Child advocate responds as report issued on nearly 1,000 foster care kids missing in Missouri
OSAGE BEACH, Mo. (KY3) - A case study put out by the U.S. Inspector General’s Office shows nearly 1,000 Missouri foster kids went missing from the system in 2019.
The inspectors say some foster kids are at a higher risk of going missing than others. They say the state rarely made an attempt to reduce the risk of kids going missing.
The Missouri House of Representatives Children and Family committee held a hearing on Tuesday.
“The report about 2019 that came out doesn’t have anything that surprises most of us, other than maybe the scope and the volume. The stories that I am telling you that are 15 years old. They are very much reflected in this report that just came out,” said Kelly Shultz, Director of Child Advocate.
Shultz says the department has already started working on improvements. She says sex trafficking plays a big role in this.
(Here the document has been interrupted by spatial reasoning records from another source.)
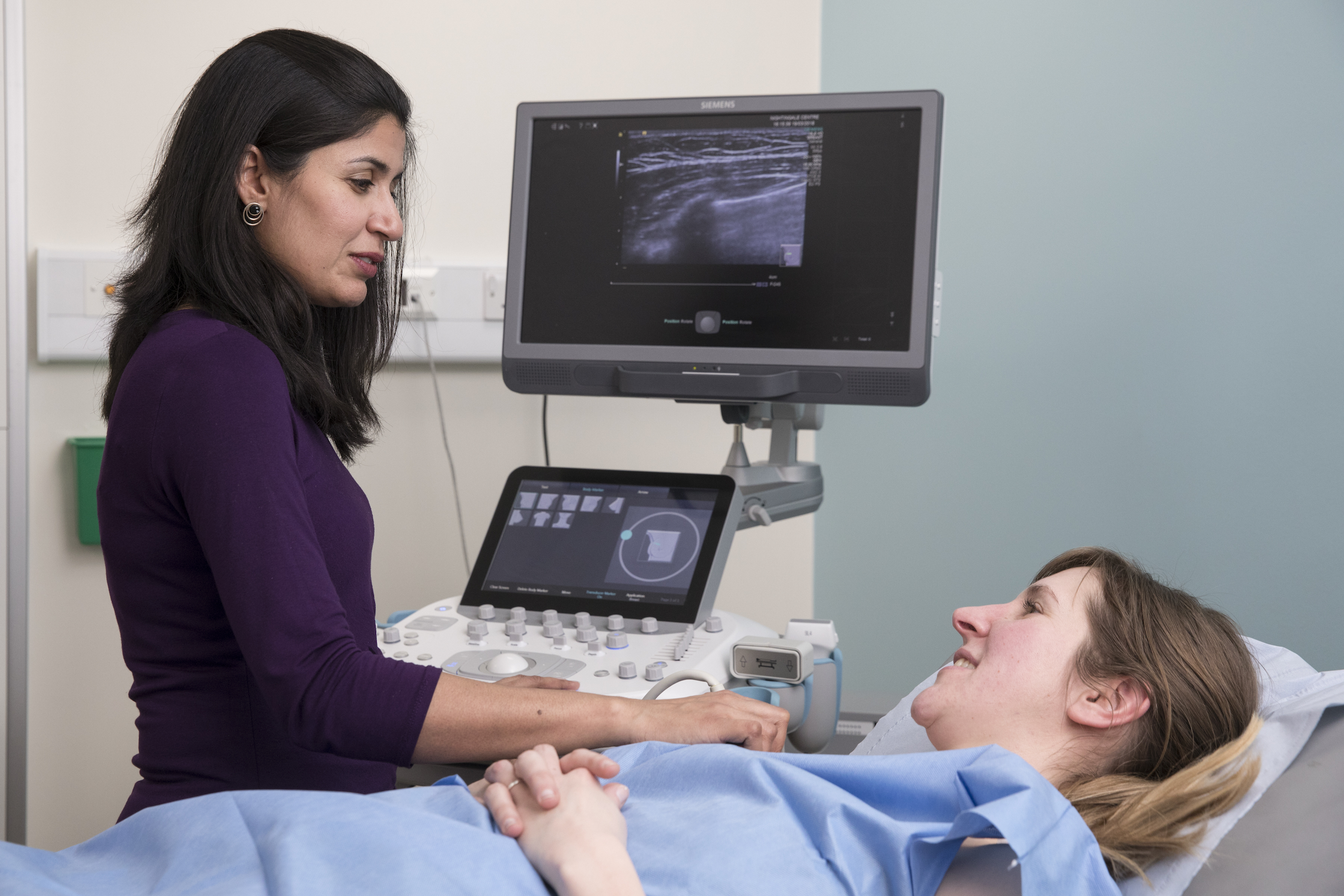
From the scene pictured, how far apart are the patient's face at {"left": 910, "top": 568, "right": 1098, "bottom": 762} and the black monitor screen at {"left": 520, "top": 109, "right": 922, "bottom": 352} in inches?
17.1

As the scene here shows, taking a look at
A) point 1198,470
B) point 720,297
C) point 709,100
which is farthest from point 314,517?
point 1198,470

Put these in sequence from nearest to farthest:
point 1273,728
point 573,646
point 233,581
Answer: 1. point 233,581
2. point 1273,728
3. point 573,646

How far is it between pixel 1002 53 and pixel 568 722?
1.71m

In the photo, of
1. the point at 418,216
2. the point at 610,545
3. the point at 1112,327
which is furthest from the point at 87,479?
the point at 1112,327

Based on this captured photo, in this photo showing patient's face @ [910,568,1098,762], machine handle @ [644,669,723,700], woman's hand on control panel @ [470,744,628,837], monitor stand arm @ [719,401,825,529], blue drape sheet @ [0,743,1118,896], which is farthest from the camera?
monitor stand arm @ [719,401,825,529]

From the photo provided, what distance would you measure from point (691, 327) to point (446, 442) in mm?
853

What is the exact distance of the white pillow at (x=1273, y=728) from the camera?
0.93m

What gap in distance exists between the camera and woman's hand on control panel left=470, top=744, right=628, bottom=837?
875mm

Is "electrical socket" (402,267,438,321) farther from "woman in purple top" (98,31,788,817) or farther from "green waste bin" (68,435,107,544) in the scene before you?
"woman in purple top" (98,31,788,817)

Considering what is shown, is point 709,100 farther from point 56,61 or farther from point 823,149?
point 56,61

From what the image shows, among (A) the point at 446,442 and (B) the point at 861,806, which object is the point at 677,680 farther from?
(A) the point at 446,442

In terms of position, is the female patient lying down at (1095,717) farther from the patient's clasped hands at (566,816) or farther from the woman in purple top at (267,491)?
the woman in purple top at (267,491)

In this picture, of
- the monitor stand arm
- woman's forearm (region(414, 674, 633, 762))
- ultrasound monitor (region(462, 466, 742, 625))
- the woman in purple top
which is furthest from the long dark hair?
the monitor stand arm

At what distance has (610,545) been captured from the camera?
1.50 m
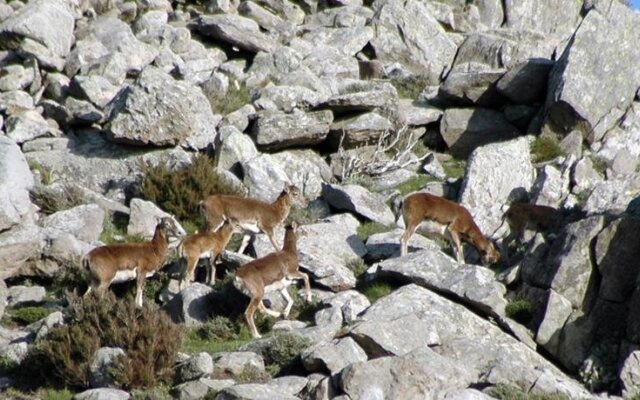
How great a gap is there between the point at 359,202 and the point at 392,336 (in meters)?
7.19

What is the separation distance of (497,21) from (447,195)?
14973 mm

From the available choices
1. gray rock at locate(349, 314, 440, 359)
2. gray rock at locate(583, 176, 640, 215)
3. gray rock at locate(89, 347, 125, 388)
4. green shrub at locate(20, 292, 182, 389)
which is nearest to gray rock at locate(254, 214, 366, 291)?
gray rock at locate(349, 314, 440, 359)

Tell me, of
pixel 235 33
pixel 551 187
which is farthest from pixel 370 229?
pixel 235 33

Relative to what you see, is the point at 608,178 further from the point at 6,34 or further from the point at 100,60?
the point at 6,34

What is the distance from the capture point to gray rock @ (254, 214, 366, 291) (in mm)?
22969

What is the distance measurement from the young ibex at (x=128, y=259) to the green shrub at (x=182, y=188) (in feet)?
10.3

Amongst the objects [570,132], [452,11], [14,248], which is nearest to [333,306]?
[14,248]

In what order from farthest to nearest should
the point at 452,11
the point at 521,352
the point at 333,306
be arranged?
the point at 452,11 → the point at 333,306 → the point at 521,352

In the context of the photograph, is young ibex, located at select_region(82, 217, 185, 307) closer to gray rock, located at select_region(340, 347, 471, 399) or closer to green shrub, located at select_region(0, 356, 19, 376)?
green shrub, located at select_region(0, 356, 19, 376)

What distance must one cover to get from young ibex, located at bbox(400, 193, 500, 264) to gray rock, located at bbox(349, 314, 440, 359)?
466 cm

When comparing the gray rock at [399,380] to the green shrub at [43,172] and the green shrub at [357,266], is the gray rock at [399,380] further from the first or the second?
the green shrub at [43,172]

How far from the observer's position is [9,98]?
3044 cm

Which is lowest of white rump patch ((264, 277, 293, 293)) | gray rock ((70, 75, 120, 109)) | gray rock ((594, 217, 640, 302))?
gray rock ((70, 75, 120, 109))

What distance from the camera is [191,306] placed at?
72.1 feet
”We just don’t need to add any more trauma to their lives. So hopefully, focusing on this effort in providing some solutions will change the outcomes moving forward,” said Deanna Alonso, CEO of Central Missouri Foster Care & Adoption Association.
Alonzo says there have been discussions on what can be done to fix the problem.
”You know, there’s a mechanism by which they can determine which kiddos are missing, and which ones are in a place that not might not be in foster care,” said Alonzo.
One of the solutions Deanna testified about was using Missouri Chip.
”Missouri chip really provides a dental impression, a DNA swab. Now they’ve reverted instead of a disk to a USB with all the information on it a profile sheet that includes a picture of the child and fingerprints. So you’re talking about a comprehensive packet,” said Alonzo.